## Task directions
Every line of the data below should be retyped exactly.

· · · · ·

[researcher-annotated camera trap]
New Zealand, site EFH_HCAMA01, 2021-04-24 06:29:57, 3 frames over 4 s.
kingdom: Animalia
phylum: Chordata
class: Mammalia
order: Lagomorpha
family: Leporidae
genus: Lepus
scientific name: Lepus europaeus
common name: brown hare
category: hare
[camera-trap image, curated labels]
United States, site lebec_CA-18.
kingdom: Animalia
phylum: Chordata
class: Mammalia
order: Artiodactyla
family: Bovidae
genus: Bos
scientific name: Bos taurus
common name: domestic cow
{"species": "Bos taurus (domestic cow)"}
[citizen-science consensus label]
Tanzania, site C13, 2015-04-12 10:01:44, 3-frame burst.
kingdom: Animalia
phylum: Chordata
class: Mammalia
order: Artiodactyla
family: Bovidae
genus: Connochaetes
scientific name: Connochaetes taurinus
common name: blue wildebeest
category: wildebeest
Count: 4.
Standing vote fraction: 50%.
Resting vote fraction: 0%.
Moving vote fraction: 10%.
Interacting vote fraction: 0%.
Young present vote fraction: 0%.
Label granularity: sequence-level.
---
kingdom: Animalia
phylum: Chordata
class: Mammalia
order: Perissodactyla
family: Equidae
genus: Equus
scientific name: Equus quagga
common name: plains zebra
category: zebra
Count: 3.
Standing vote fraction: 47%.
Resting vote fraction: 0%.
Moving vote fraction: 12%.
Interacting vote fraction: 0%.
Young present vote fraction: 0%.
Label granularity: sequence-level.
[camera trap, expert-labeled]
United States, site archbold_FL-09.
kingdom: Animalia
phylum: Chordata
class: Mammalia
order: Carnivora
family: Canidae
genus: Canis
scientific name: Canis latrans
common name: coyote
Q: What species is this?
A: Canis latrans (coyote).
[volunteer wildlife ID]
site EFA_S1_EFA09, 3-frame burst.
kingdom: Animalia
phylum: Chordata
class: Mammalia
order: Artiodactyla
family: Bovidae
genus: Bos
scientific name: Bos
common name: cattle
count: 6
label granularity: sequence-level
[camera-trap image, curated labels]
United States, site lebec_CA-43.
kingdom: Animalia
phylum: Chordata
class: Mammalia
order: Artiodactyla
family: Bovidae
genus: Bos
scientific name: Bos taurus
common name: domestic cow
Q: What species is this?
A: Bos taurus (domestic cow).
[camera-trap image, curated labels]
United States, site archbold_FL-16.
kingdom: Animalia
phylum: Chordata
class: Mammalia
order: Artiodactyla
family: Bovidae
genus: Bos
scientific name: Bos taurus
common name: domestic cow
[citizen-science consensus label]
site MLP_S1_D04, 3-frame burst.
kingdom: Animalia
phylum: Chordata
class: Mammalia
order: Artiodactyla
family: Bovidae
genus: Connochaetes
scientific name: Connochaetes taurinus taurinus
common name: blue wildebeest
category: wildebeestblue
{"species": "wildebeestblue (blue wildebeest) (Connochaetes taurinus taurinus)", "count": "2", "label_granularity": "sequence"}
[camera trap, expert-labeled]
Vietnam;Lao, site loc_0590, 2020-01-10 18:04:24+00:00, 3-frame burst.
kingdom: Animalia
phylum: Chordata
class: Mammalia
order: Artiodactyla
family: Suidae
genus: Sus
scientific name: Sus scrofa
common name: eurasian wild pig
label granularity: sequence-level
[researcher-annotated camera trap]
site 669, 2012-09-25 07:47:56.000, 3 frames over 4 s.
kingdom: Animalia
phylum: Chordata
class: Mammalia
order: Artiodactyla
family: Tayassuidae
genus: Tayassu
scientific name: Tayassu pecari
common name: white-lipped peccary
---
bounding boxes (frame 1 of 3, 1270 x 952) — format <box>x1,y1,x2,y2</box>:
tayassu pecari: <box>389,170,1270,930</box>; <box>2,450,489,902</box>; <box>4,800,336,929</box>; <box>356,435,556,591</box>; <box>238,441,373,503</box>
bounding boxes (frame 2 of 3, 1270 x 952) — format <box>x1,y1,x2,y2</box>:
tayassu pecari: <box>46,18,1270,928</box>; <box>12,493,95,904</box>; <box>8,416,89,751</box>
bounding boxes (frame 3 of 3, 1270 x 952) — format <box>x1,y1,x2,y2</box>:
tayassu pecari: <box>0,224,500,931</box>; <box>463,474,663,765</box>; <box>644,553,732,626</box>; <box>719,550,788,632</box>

· · · · ·

## Answer to this task
[researcher-annotated camera trap]
New Zealand, site EFH_HCAMA01, 2021-04-24 06:29:57, 3 frames over 4 s.
kingdom: Animalia
phylum: Chordata
class: Mammalia
order: Lagomorpha
family: Leporidae
genus: Lepus
scientific name: Lepus europaeus
common name: brown hare
category: hare
[camera-trap image, curated labels]
United States, site lebec_CA-18.
kingdom: Animalia
phylum: Chordata
class: Mammalia
order: Artiodactyla
family: Bovidae
genus: Bos
scientific name: Bos taurus
common name: domestic cow
{"species": "Bos taurus (domestic cow)"}
[citizen-science consensus label]
Tanzania, site C13, 2015-04-12 10:01:44, 3-frame burst.
kingdom: Animalia
phylum: Chordata
class: Mammalia
order: Artiodactyla
family: Bovidae
genus: Connochaetes
scientific name: Connochaetes taurinus
common name: blue wildebeest
category: wildebeest
Count: 4.
Standing vote fraction: 50%.
Resting vote fraction: 0%.
Moving vote fraction: 10%.
Interacting vote fraction: 0%.
Young present vote fraction: 0%.
Label granularity: sequence-level.
---
kingdom: Animalia
phylum: Chordata
class: Mammalia
order: Perissodactyla
family: Equidae
genus: Equus
scientific name: Equus quagga
common name: plains zebra
category: zebra
Count: 3.
Standing vote fraction: 47%.
Resting vote fraction: 0%.
Moving vote fraction: 12%.
Interacting vote fraction: 0%.
Young present vote fraction: 0%.
Label granularity: sequence-level.
[camera trap, expert-labeled]
United States, site archbold_FL-09.
kingdom: Animalia
phylum: Chordata
class: Mammalia
order: Carnivora
family: Canidae
genus: Canis
scientific name: Canis latrans
common name: coyote
Q: What species is this?
A: Canis latrans (coyote).
[volunteer wildlife ID]
site EFA_S1_EFA09, 3-frame burst.
kingdom: Animalia
phylum: Chordata
class: Mammalia
order: Artiodactyla
family: Bovidae
genus: Bos
scientific name: Bos
common name: cattle
count: 6
label granularity: sequence-level
[camera-trap image, curated labels]
United States, site lebec_CA-43.
kingdom: Animalia
phylum: Chordata
class: Mammalia
order: Artiodactyla
family: Bovidae
genus: Bos
scientific name: Bos taurus
common name: domestic cow
Q: What species is this?
A: Bos taurus (domestic cow).
[camera-trap image, curated labels]
United States, site archbold_FL-16.
kingdom: Animalia
phylum: Chordata
class: Mammalia
order: Artiodactyla
family: Bovidae
genus: Bos
scientific name: Bos taurus
common name: domestic cow
[citizen-science consensus label]
site MLP_S1_D04, 3-frame burst.
kingdom: Animalia
phylum: Chordata
class: Mammalia
order: Artiodactyla
family: Bovidae
genus: Connochaetes
scientific name: Connochaetes taurinus taurinus
common name: blue wildebeest
category: wildebeestblue
{"species": "wildebeestblue (blue wildebeest) (Connochaetes taurinus taurinus)", "count": "2", "label_granularity": "sequence"}
[camera trap, expert-labeled]
Vietnam;Lao, site loc_0590, 2020-01-10 18:04:24+00:00, 3-frame burst.
kingdom: Animalia
phylum: Chordata
class: Mammalia
order: Artiodactyla
family: Suidae
genus: Sus
scientific name: Sus scrofa
common name: eurasian wild pig
label granularity: sequence-level
[researcher-annotated camera trap]
site 669, 2012-09-25 07:47:56.000, 3 frames over 4 s.
kingdom: Animalia
phylum: Chordata
class: Mammalia
order: Artiodactyla
family: Tayassuidae
genus: Tayassu
scientific name: Tayassu pecari
common name: white-lipped peccary
---
bounding boxes (frame 1 of 3, 1270 x 952) — format <box>x1,y1,x2,y2</box>:
tayassu pecari: <box>389,170,1270,930</box>; <box>2,450,489,902</box>; <box>4,800,336,929</box>; <box>356,435,556,591</box>; <box>238,441,373,503</box>
bounding boxes (frame 2 of 3, 1270 x 952) — format <box>x1,y1,x2,y2</box>:
tayassu pecari: <box>46,18,1270,928</box>; <box>12,493,95,904</box>; <box>8,416,89,751</box>
bounding boxes (frame 3 of 3, 1270 x 952) — format <box>x1,y1,x2,y2</box>:
tayassu pecari: <box>0,224,500,931</box>; <box>463,474,663,765</box>; <box>644,553,732,626</box>; <box>719,550,788,632</box>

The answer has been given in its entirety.